The project was to dig a 40-foot borehole and build a handwashing station at the nursery school.
On January 31st, my supervisor and Angaza Project Coordinator Elly Chepkwony picked up the funds in Kapsabet. That same day, while in Kapsabet, we purchased the tap for the handwashing station and the padlock for the well.
Upon returning to Tindinyo, we met with the diggers for the borehole and arranged a payment contract with them. They started construction that same day. Angaza members Mama Hadah and Mama Martha both cooked and organized the meals for the workers digging the well.
Originally we thought we would hit the water at 40 feet, but we didn’t end up hitting water until we reached 46 feet. This is due to the fact that we were digging during the dry season. However, this factor is good because it means that even during the dry season we will have water. Had we been digging in the rainy season we would have hit water much sooner but would have run the risk of it drying up when the rains stop. Currently, it is the deepest borehole in the area.
While Angaza was the initiating group of the project, the community members really took ownership of the borehole also. Upon learning that it was not just for school use, but also for the public, neighboring community members would come by to check on construction, offering their help and advice on how to ensure the security of the well in the future and keeping the water and surrounding areas clean.

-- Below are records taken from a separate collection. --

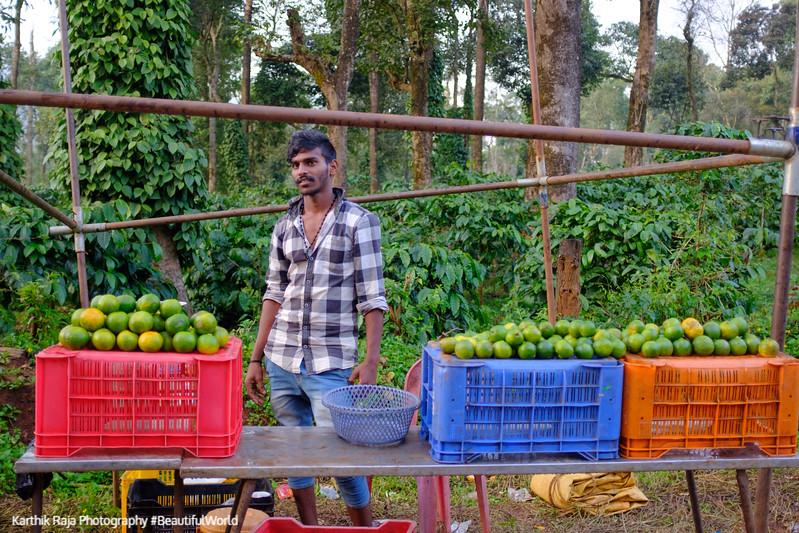 Fresh Oranges, Kodagu District, Karnataka, India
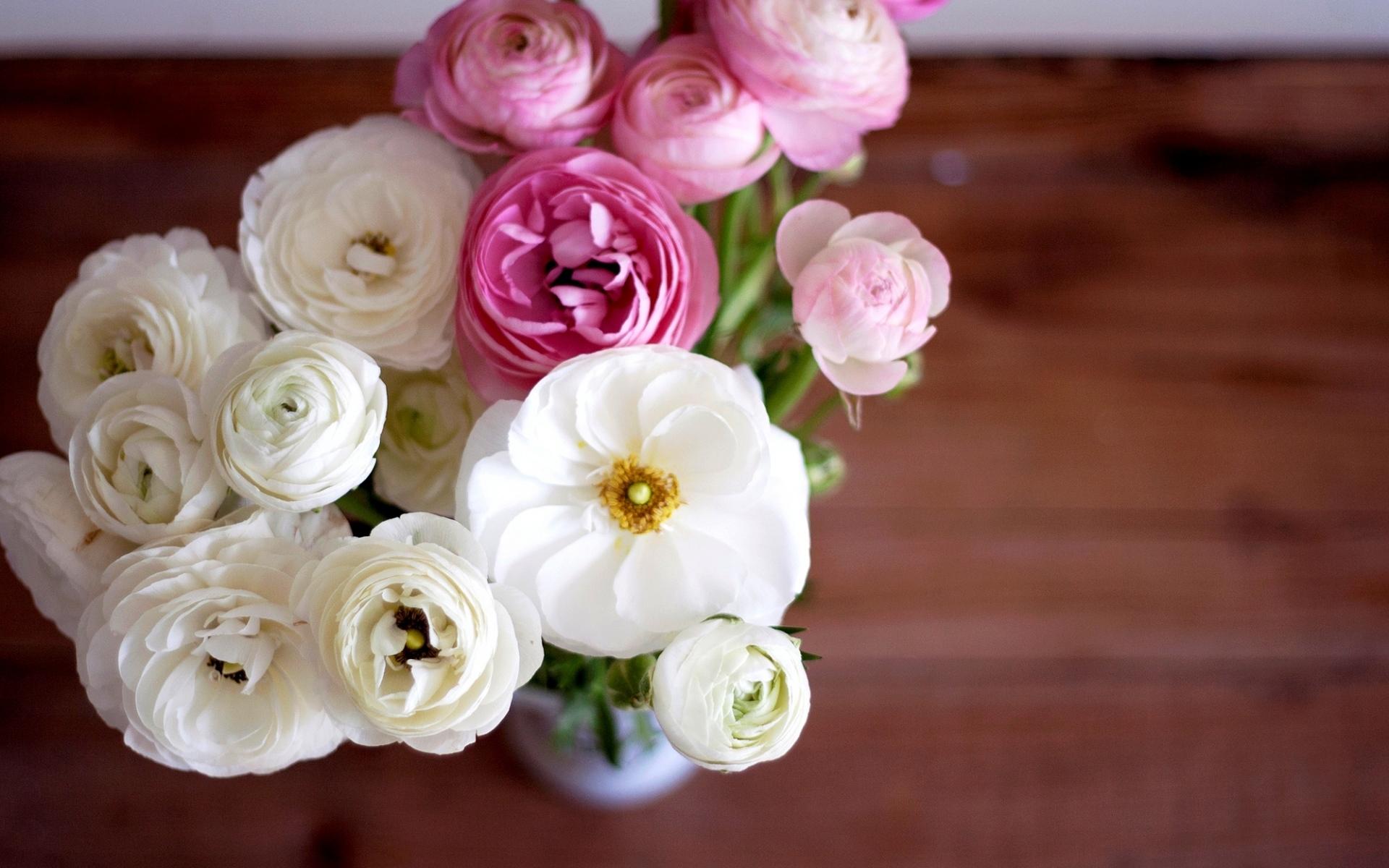картинки на рабочий стол цветы лютики запросу купить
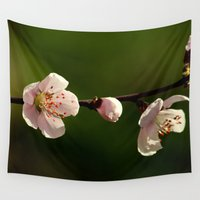 cherry blossoms Wall Tapestries featuring Cherry Blossoms by Ian Bevington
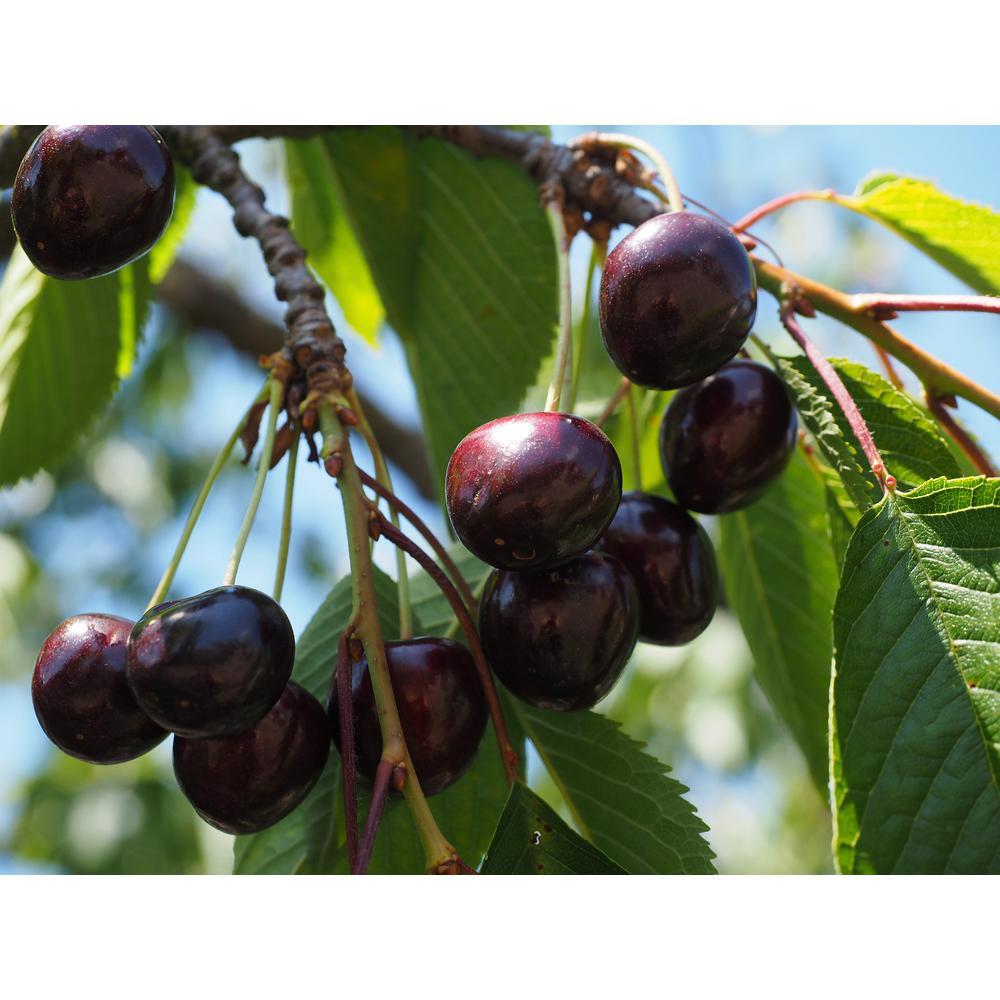 Black Pearl Cherry Tree Bare Root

Through bargaining, we were able to afford a much larger storage tank than originally anticipated of 500 L. The tank was purchased on February 8th and kept safe at a member’s home until installation on the 9th. On February 9th, the well construction was completed.
Laminated posters on proper hand-washing were hung in both classrooms and near the handwashing station by nursery school teacher Martha Shigali, and the tank was situated within a platform structure constructed from materials provided by the Angaza group. This structure will ensure the security of the tank and discourage theft. The tank was placed between the latrines and the classrooms, just under the classroom roof. This was decided by the Angaza Nursery School teachers so that in the future they can save some money and arrange a water catchment system from the classroom roof to the tank.
On Monday, February 15, the neighboring community members were invited, as well as Angaza members, to the school compound for an official opening of the well. They were surprised and grateful to know that they now not only have access to clean water but that it is free. Normally in this area when private compounds construct wells, there is a fee for fetching water from them. They were informed that there will be an Angaza member on the compound every day from 4 pm to 6 pm to unlock the well for public use. This time frame ensures that the well stays secure throughout the night and that during the day when the kids are present, they will not be distracted by people coming into the compound for water.
Kaylan relates quotes from the community:
“We are so grateful to have water at the school. There is nothing more important to have at a nursery school than clean water.” –Evans Shigali, Angaza member and Early Childhood Development teacher
“This is something that will last for many, many years. The number of people who will be impacted from this cannot be counted.” –Elly Chepkwony, Angaza Project Coordinator
We again wish to thank The Soneva SLOW LIFE Trust, together with Kaylan’s friends and family, for providing the funding for this project.